> _Задание_
Перепишите слово в слово часть воспоминаний о Паруйре Севаке, которая открывается словами «И почему только» и завершается словами «от самого Севака?».

──────── Текст отрывка

И почему только он откладывал приведение в порядок своего архива до переезда в новый дом? Можно было бы разобрать хоть переписку. Я же читала лишь разрозненные письма, в которых преподавались истинные уроки поэтического мастерства и восприятия поэтического искусства, читала, поражаясь той искренности, с которой Севак отвечал даже малознакомым людям. Разбирая и анализируя в этих письмах свои произведения, он даже к собственному творчеству предъявлял самые высокие поэтические требования. Не представляю, чтобы кто-либо еще так трезво судил о собственном творчестве.

Спустя годы на одной из годовщин смерти Паруйра я попросила свою подругу Анелку спросить у матери поэта, кем я доводилась ему. На что старушка, не колеблясь, отвечала: «Секретарь моего Паруйра». Неужто слышала от самого Севака?

Если Севаку требовалось перепечатать что-либо, печатала я. У себя дома на его машинке. Утром, перед работой, заходила на пару минут к ним. Паруйр в это время спал в темной как пещера комнате. Нелли тихонько, бесшумно открывала дверь. Мы с ней на цыпочках проходили на кухню, пили кофе, и я, отдав отпечатанные листы, уходила. Вскоре после нашего знакомства Нелли, человеческими достоинствами которой трудно было не восхищаться, стала для меня столь же дорога и близка, как и Севак.

Между нами существовало неписанное правило: ежедневно «впрягать» меня в работу. Если вдруг не оказывалось поручения, я чувствовала себя какой-то обделенной. Порой, казалось, он просто придумывает для меня дело. Однажды Севак дал мне книгу, в которую вошли воспоминания очевидца геноцида, и поручил выписать в общую тетрадь все документальные свидельства и описания. Не уверена, перелистал ли он хотя бы раз ту тетрадь, знаю только, что перечитал много литературы, поскольку намеревался написать роман или поэму о резне. Вскоре и впрямь была написана «Трехголосая обедня».

Не помню случая, чтобы я затеяла что-либо, связанное с Паруйром, и мне не удалось бы осуществить. Однако моя преданность была очень незаметной и будничной, не претендующей на ответное внимание.

Как-то Нелли посетовала, что никак не удается устроить Армена в детский сад, и она по-прежнему не может выкраивать днем время, чтобы помогать Паруйру. Сам Паруйр заходил к заведующей детсадом, но напрасно.

Как раз за пару дней до этого разговора в тот же самый детский сад по протекции приняли мою дочку. Я решила зайти к заведуюшей.

– Вы знаете Паруйра Севака?

– Не слыхала?

– Неужели не читали «Неумолкаемую колокольню»?

– Не-ет.

Рассказала ей и про поэму, и про автора. Напоследок не преминула упрекнуть:

– По одному звонку дочку мою приняли в детский сад, а Паруйру Севаку дали от ворот поворот, чтобы на завтра по очередному звонку принять другого ребенка...

Заведующая скривила губы:

– Пусть завтра приводят ребенка. А книгу эту вы мне не одолжите на денек?

────────────────
──────── Фрагмент данных

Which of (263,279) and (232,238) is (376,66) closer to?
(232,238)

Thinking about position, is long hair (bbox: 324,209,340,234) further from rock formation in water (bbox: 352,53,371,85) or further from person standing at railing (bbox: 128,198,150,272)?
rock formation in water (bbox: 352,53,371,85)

────────────────

> _Ответ_
И почему только он откладывал приведение в порядок своего архива до переезда в новый дом? Можно было бы разобрать хоть переписку. Я же читала лишь разрозненные письма, в которых преподавались истинные уроки поэтического мастерства и восприятия поэтического искусства, читала, поражаясь той искренности, с которой Севак отвечал даже малознакомым людям. Разбирая и анализируя в этих письмах свои произведения, он даже к собственному творчеству предъявлял самые высокие поэтические требования. Не представляю, чтобы кто-либо еще так трезво судил о собственном творчестве.

Спустя годы на одной из годовщин смерти Паруйра я попросила свою подругу Анелку спросить у матери поэта, кем я доводилась ему. На что старушка, не колеблясь, отвечала: «Секретарь моего Паруйра». Неужто слышала от самого Севака?